Immunodeficiency-22 (IMD22) is an autosomal recessive disorder characterized by the onset of recurrent bacterial, viral, and fungal respiratory, gastrointestinal, and skin infections in infancy or early childhood. Immunologic workup shows severe T-cell lymphopenia, particularly affecting the CD4+ subset, and impaired proximal TCR intracellular signaling and activation. Although NK cells and B cells are normal, some patients may have hypogammaglobulinemia secondary to the T-cell defect. There are variable manifestations, likely due to the severity of the particular LCK mutation: patients may develop prominent skin lesions resembling epidermodysplasia verruciformis, gastrointestinal inflammation, and virus-induced malignancy. The disease can be fatal in childhood, but hematopoietic stem cell transplant (HSCT) may be curative (Hauck et al., 2012; Li et al., 2016; Keller et al., 2023).

LICS is an autosomal recessive chromosome breakage syndrome characterized by failure to thrive in infancy, immune deficiency, and fatal progressive pediatric lung disease induced by viral infection. Some patients may have mild dysmorphic features (summary by van der Crabben et al., 2016).

Hyper-IgE syndrome-2 with recurrent infections (HIES2) is an autosomal recessive immunologic disorder characterized by recurrent staphylococcal infections of the skin and respiratory tract, eczema, elevated serum immunoglobulin E, and hypereosinophilia. It is distinguished from autosomal dominant HIES1 (147060) by the lack of connective tissue and skeletal involvement (Renner et al., 2004). For a discussion of genetic heterogeneity of hyper-IgE syndrome, see 147060. See also TYK2 deficiency (611521), a clinically distinct disease entity that includes characteristic features of both autosomal recessive HIES2 and mendelian susceptibility to mycobacterial disease (MSMD; 209950) (Minegishi et al., 2006).

Immunodeficiency 15A (IMD15A) is an autosomal dominant primary immunodeficiency disorder characterized by relatively late onset of recurrent respiratory tract infections and lymphopenia, combined with immune activation of both CD4+ and CD8+ T cells. One patient presented with inflammatory disease and possible ectodermal defect.

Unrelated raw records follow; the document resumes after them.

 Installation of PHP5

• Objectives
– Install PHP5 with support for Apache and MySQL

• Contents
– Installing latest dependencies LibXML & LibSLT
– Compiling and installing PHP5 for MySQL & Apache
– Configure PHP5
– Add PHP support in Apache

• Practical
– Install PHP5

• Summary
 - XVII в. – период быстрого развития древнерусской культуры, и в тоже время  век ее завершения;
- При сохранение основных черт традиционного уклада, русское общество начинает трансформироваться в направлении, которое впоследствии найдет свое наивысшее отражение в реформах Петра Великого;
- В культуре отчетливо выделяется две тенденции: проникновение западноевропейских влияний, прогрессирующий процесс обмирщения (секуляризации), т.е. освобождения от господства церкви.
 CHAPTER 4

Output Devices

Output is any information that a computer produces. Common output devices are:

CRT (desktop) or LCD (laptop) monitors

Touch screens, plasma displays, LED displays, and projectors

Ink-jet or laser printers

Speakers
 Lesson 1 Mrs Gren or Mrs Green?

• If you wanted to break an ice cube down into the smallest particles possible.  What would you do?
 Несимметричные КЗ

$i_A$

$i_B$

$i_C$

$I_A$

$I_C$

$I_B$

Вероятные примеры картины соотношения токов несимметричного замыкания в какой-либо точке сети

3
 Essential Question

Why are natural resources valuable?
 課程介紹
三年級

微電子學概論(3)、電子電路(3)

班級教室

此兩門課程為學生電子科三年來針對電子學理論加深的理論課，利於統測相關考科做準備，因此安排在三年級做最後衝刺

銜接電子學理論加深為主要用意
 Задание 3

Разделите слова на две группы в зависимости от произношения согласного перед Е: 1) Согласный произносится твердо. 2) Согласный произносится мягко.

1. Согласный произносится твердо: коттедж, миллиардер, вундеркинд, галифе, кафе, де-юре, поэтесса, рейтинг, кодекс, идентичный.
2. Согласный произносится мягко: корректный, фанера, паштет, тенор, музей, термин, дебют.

Immunodeficiency-70 (IMD70) is an autosomal dominant immunologic disorder characterized by severe cutaneous warts on the hands, feet, and face, suggesting increased susceptibility to human papillomavirus (HPV) infection. Affected individuals may also have recurrent bacterial infections, such as sinusitis, as well as feature of autoinflammation, such as colitis, celiac disease, and retinal vasculitis. Laboratory studies show decreased CD4+ T cells and decreased CD19+ B cells; hypogammaglobulinemia has also been observed (summary by Thaventhiran et al., 2020).

Immunodeficiency-85 and autoimmunity (IMD85) is an autosomal dominant immunologic disorder characterized by onset of atopic eczema and recurrent respiratory infections in the first decade of life. Affected individuals also develop autoimmune enteropathy with vomiting, diarrhea, and poor overall growth. More variable features may include autoimmune oligoarthritis, interstitial pneumonitis, and EBV viremia. Laboratory studies show hypogammaglobulinemia and abnormal T-cell function, consistent with a combined immunodeficiency (Keskitalo et al., 2019).

Immunodeficiency-102 (IMD102) is an X-linked recessive immunologic disorder characterized by the onset of recurrent sinopulmonary, mucosal, and other infections in early childhood, usually accompanied by refractory autoimmune cytopenias. Affected individuals have bacterial, viral, and fungal infections, as well as hemolytic anemia, thrombocytopenia, lymphopenia, and decreased NK cells. Laboratory studies show defective T-cell proliferation and function, likely due to signaling abnormalities. The disorder may also manifest as a hyperinflammatory state with immune dysregulation (Delmonte et al., 2021).